At the beginning, on November 17, 2020, Premier and HNSH notified Cofece of their intention to carry out a concentration, in accordance with the provisions of article 90 of the Federal Law on Economic Competition (LFCE).
Then, on January 11, 2021, EIG Swift Co-Investment LP (EIG LP) adhered to the notification procedure for that concentration.
The notified transaction consists of the acquisition by Premier of the shares representing the capital stock of Chrysaor Holdings Limited (Chrysaor), as well as the acquisition of Premier shares by the Chrysaor Shareholders, as consideration for the sale of the shares of Chrysaor.
As a result of the notified transaction, Chrysaor will be a subsidiary of Premier, while Chrysaor shareholders will be new shareholders in Premier’s capital stock, and will indirectly participate in the capital stock of certain Mexican subsidiaries.
On October 6, 2020, the proposed merger of Premier and Chrysaor and the reorganization of Premier’s existing financial arrangements were publicly announced.
The merger of Premier and Chrysaor will create Harbor Energy plc, the largest independent oil and gas company listed on the London Stock Exchange with a combined output of more than 200 kboepd.
Upon completion of the transaction, existing Premier creditors will receive a $ 1.23 billion cash payment in satisfaction of part of Premier’s existing debt and cross currency swaps and Premier will issue new shares to existing creditors to satisfy the balance. of the Group’s existing debt and cross currency swaps.
In addition, existing creditors will receive new shares in Harbor and/or a cash alternative capped at $ 175 million.

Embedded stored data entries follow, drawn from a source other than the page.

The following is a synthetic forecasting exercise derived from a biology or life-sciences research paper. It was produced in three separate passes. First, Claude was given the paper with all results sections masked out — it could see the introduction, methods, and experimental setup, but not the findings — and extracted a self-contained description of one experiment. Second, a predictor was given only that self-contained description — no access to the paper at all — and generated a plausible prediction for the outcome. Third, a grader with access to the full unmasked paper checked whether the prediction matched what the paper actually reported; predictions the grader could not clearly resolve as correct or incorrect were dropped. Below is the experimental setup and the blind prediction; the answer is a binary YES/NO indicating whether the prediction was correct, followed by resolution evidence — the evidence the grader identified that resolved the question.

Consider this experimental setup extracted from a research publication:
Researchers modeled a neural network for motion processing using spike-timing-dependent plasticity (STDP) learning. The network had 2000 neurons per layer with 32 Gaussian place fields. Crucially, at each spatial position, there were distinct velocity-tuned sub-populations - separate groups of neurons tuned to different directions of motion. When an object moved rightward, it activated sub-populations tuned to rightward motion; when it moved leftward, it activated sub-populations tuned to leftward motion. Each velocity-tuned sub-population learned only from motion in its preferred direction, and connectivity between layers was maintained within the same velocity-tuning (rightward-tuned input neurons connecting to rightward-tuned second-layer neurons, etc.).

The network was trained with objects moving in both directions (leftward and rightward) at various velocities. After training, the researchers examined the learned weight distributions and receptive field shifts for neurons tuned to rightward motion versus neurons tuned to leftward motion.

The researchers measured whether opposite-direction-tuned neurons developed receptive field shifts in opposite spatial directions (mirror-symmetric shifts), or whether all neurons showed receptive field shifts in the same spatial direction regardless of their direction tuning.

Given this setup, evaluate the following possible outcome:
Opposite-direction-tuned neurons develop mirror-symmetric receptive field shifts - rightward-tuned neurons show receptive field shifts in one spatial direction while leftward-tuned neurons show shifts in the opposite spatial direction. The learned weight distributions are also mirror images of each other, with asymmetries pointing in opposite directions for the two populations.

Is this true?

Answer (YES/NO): YES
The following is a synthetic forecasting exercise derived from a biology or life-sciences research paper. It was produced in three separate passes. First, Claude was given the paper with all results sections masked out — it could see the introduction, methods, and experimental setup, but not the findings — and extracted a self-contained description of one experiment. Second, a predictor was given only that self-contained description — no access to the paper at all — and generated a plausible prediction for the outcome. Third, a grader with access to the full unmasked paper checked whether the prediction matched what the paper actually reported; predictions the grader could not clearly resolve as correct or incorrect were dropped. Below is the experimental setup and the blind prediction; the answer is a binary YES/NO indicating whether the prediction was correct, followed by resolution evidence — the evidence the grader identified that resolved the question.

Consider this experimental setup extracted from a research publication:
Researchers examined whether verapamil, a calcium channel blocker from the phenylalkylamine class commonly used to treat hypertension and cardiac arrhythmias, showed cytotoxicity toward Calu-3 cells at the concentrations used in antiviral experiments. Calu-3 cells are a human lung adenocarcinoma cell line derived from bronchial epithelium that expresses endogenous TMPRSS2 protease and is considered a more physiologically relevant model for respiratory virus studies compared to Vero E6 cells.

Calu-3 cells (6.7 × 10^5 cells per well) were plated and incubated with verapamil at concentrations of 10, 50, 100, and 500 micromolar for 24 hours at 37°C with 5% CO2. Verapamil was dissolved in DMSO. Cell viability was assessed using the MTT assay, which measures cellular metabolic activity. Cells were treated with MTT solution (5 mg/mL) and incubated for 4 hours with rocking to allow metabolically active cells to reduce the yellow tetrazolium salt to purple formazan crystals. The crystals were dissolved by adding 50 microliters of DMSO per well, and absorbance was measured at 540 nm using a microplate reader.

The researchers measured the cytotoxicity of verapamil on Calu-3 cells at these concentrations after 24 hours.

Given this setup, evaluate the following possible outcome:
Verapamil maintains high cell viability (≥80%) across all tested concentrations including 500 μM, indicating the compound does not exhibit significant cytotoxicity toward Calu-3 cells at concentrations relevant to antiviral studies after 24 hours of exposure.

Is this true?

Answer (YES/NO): NO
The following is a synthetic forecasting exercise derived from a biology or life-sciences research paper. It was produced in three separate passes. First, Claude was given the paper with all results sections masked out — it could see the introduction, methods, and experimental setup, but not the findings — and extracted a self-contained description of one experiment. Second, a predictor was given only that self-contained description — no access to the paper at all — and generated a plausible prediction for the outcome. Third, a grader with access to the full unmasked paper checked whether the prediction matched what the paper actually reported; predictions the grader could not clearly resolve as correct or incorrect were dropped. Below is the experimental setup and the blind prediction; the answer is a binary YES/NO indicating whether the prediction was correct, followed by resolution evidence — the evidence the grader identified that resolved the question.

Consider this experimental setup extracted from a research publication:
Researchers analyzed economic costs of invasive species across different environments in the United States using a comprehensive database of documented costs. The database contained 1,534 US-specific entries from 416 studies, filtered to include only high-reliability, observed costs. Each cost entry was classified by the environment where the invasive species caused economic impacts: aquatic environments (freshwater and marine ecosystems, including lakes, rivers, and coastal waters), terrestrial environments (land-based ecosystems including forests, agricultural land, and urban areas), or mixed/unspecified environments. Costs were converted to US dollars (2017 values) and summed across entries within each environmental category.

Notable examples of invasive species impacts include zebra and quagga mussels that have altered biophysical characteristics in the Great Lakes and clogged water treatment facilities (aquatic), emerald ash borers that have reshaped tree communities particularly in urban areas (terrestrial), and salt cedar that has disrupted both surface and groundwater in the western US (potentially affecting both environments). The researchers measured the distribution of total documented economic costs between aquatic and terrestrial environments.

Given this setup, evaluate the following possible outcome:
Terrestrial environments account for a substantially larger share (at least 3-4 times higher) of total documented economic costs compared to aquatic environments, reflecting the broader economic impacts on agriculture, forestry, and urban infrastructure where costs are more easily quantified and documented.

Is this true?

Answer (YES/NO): YES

As a result, the merger is expected to result in Premier’s stakeholders owning up to 23% of the expanded group and Chrysaor’s existing shareholders owning at least 77 percent.
Premier’s stakeholders include its existing shareholders, who are expected to own 5% of the expanded pool.
The expanded group will have significant scale and diversification, through the combination of non-operated and material operated cash generating production centers in the UK North Sea.
The merger will also generate substantial cost and tax synergies, accelerating the use of Premier’s approximately $ 4.1 billion UK tax losses and unlocking significant shareholder value.